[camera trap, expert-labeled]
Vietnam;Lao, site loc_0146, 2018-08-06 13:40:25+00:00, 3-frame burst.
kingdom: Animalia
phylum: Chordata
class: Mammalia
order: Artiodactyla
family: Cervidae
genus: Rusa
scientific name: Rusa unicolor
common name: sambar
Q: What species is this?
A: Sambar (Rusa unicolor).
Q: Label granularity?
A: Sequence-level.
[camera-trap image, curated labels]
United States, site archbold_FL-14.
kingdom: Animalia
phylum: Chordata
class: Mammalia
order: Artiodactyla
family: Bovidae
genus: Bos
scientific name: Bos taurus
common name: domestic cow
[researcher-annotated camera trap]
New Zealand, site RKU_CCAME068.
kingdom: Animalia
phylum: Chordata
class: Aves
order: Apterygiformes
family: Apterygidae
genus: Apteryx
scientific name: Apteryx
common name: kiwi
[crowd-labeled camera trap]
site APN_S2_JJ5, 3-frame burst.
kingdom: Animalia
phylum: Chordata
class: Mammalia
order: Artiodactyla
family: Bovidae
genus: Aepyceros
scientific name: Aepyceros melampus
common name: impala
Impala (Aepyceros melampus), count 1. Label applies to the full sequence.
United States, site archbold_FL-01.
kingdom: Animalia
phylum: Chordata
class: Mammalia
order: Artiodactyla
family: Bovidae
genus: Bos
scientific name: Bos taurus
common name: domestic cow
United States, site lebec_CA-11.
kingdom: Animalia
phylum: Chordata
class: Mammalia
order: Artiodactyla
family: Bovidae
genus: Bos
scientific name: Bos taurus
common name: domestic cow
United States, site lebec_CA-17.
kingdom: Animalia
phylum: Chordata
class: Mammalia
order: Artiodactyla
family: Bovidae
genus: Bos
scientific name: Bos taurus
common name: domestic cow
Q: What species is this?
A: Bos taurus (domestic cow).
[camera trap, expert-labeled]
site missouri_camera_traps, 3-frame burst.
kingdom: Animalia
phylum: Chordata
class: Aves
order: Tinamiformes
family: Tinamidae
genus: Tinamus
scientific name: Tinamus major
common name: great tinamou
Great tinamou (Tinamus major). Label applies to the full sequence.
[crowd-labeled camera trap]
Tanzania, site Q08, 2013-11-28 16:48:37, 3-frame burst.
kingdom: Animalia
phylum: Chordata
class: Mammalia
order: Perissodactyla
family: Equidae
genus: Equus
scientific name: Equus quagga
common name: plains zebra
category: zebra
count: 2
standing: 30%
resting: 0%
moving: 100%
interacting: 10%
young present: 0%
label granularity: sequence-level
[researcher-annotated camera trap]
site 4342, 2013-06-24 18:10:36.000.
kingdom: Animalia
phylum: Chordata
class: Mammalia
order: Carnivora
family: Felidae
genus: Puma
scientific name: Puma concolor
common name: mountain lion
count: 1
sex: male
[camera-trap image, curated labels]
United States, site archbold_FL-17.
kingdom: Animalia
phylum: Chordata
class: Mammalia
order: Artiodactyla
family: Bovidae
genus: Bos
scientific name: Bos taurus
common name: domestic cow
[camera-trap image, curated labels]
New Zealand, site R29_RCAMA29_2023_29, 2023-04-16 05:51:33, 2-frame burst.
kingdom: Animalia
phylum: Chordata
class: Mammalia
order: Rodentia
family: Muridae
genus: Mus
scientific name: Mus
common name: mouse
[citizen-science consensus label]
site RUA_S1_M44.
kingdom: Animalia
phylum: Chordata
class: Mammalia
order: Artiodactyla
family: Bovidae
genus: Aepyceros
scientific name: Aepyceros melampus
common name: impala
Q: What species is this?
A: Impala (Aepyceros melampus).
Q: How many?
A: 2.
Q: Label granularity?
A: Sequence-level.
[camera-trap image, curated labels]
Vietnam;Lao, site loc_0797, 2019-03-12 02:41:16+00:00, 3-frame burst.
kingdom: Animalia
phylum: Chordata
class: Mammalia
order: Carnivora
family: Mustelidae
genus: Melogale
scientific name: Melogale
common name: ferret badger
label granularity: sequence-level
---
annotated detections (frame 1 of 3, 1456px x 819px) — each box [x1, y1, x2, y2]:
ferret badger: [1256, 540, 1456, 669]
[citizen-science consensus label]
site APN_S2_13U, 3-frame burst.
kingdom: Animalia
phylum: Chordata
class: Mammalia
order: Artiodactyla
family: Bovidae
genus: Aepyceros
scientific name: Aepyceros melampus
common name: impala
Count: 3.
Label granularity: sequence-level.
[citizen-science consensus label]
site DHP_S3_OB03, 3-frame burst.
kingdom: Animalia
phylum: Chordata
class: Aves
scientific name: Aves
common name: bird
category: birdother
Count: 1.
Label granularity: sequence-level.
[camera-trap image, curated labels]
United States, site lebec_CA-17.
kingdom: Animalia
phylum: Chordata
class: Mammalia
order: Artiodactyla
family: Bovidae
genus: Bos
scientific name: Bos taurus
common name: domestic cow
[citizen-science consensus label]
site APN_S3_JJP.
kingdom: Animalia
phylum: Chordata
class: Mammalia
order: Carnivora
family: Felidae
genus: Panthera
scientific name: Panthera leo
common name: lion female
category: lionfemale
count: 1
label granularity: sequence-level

*Aim of the task:*
Output the listing above word for word, from the opening line through the line that contains "United States, site archbold_FL-14.", and leave out everything after it.

*Problem solution:*
[camera trap, expert-labeled]
Vietnam;Lao, site loc_0146, 2018-08-06 13:40:25+00:00, 3-frame burst.
kingdom: Animalia
phylum: Chordata
class: Mammalia
order: Artiodactyla
family: Cervidae
genus: Rusa
scientific name: Rusa unicolor
common name: sambar
Q: What species is this?
A: Sambar (Rusa unicolor).
Q: Label granularity?
A: Sequence-level.
[camera-trap image, curated labels]
United States, site archbold_FL-14.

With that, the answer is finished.